Ces recherches nous apprennent aussi que la fuite d’Egypte de Moïse et de ses 400’000 futurs compatriotes est, dans le meilleur des cas, une sérieuse exagération.

Pas de bataille à Jéricho

Les archéologues nous disent encore que le roi David, s’il a vraiment existé, n’a pas régné sur un empire qui allait de l’Egypte à l’Euphrate, comme le dit la Bible, mais plutôt sur un territoire limité à quelques villages de Judée. Quant à son successeur, le très sage Salomon, il ne sort pas davantage indemne de ces études archéologiques. Plus question, en effet, de lui attribuer les constructions mirifiques que la Bible lui confère, puisqu’on n’en a retrouvé aucune trace.

Les archéologues nous disent enfin que, et c’est peut-être le plus frappant, la fameuse bataille de Jéricho n’a jamais eu lieu. Parce que la ville n’avait plus de murailles quand le peuple d’Israël s’y est installé, et parce que l’on n’y a retrouvé aucune trace de siège et pas davantage de trompettes.

Bref, si l’on en croit une école d’archéologues israéliens, dont Israël Finkelstein est le plus célèbre porte-parole grâceà son best-seller international «La Bible dévoilée», il n’est plus possible de lire à la lettre les épopées les plus spectaculaires de l’Ancien Testament, ce que l’exégèse scientifique affirme par ailleurs depuis un bon moment.

Bientôt à la télévision

Toutes ces découvertes figureront bientôt au menu de quatre émissions de télévision, que l’on doit au producteur Isy Morgensztern. Une série qui sera diffusée cet été sur la Télévision suisse romande, avant d’être reprise l’automne prochain sur TV5 et Arte.

Dans ce documentaire, l’archéologue Israël Finkelstein et le professeur de théologie de l’Université de Lausanne (UNIL) Thomas Römer nous permettront de découvrir les résultats les plus récents de la recherche dans le domaine de l’Ancien Testament.

«L’émission a pour but de comparer ce que rapporte l’archéologie et ce que disent les spécialistes de la Bible à propos des événements fondateurs comme les patriarches, l’Exode ou le peuplement de Canaan», raconte Thomas Römer.
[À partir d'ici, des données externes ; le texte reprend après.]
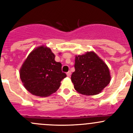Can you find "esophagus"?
Listing matches in <instances>:
<instances>
[{"label":"esophagus","instance_id":"esophagus-1","mask_svg":"<svg viewBox=\"0 0 133 133\" xmlns=\"http://www.w3.org/2000/svg\"><path fill=\"white\" fill-rule=\"evenodd\" d=\"M66 75H67V76H68V77H69V76H71V71H68V72H67V73H66Z\"/></svg>","mask_w":133,"mask_h":133}]
</instances>
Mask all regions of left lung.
<instances>
[{
	"label": "left lung",
	"mask_w": 133,
	"mask_h": 133,
	"mask_svg": "<svg viewBox=\"0 0 133 133\" xmlns=\"http://www.w3.org/2000/svg\"><path fill=\"white\" fill-rule=\"evenodd\" d=\"M75 68L71 81L75 90L82 94H98L111 80L108 67L94 51L76 56Z\"/></svg>",
	"instance_id": "left-lung-1"
}]
</instances>
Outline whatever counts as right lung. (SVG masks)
I'll return each instance as SVG.
<instances>
[{
  "label": "right lung",
  "instance_id": "obj_1",
  "mask_svg": "<svg viewBox=\"0 0 133 133\" xmlns=\"http://www.w3.org/2000/svg\"><path fill=\"white\" fill-rule=\"evenodd\" d=\"M50 48L41 46L32 51L19 70V76L25 88L32 94L47 97L61 86L66 77L62 72V64L55 61Z\"/></svg>",
  "mask_w": 133,
  "mask_h": 133
}]
</instances>
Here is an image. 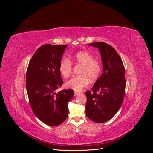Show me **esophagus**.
<instances>
[{
  "label": "esophagus",
  "instance_id": "1",
  "mask_svg": "<svg viewBox=\"0 0 153 153\" xmlns=\"http://www.w3.org/2000/svg\"><path fill=\"white\" fill-rule=\"evenodd\" d=\"M80 94V92H74V94H75V96H76V95H78V94Z\"/></svg>",
  "mask_w": 153,
  "mask_h": 153
}]
</instances>
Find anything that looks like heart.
Returning <instances> with one entry per match:
<instances>
[{
    "label": "heart",
    "mask_w": 153,
    "mask_h": 153,
    "mask_svg": "<svg viewBox=\"0 0 153 153\" xmlns=\"http://www.w3.org/2000/svg\"><path fill=\"white\" fill-rule=\"evenodd\" d=\"M73 61L76 65L82 66L80 71V76H73L66 83V86L69 89L75 91H80L89 84L90 79L94 81L99 78L102 66L98 60L94 59L91 53L82 51L73 56ZM59 71L65 78L70 76L72 73L73 64L70 60L64 58L60 62Z\"/></svg>",
    "instance_id": "1"
}]
</instances>
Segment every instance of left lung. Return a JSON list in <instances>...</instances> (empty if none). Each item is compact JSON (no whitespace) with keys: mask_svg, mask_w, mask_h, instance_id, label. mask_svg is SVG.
Listing matches in <instances>:
<instances>
[{"mask_svg":"<svg viewBox=\"0 0 153 153\" xmlns=\"http://www.w3.org/2000/svg\"><path fill=\"white\" fill-rule=\"evenodd\" d=\"M88 45L98 48L103 62V73L91 91L85 92V112L91 121H108L118 112L124 97L126 80L122 60L112 46L96 42Z\"/></svg>","mask_w":153,"mask_h":153,"instance_id":"obj_1","label":"left lung"}]
</instances>
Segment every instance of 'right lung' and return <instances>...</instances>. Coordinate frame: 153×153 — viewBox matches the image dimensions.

Point fort de la réalisation de ce documentaire, le face-à-face organisé à Lausanne entre l’archéologue et l’exégète.

«L’un des objectifs du tournage vaudois était de provoquer une rencontre entre Israël Finkelstein et moi, entre l’archéologue qui a écrit une Bible de pierre, et le spécialiste du Livre», poursuit le professeur lausannois.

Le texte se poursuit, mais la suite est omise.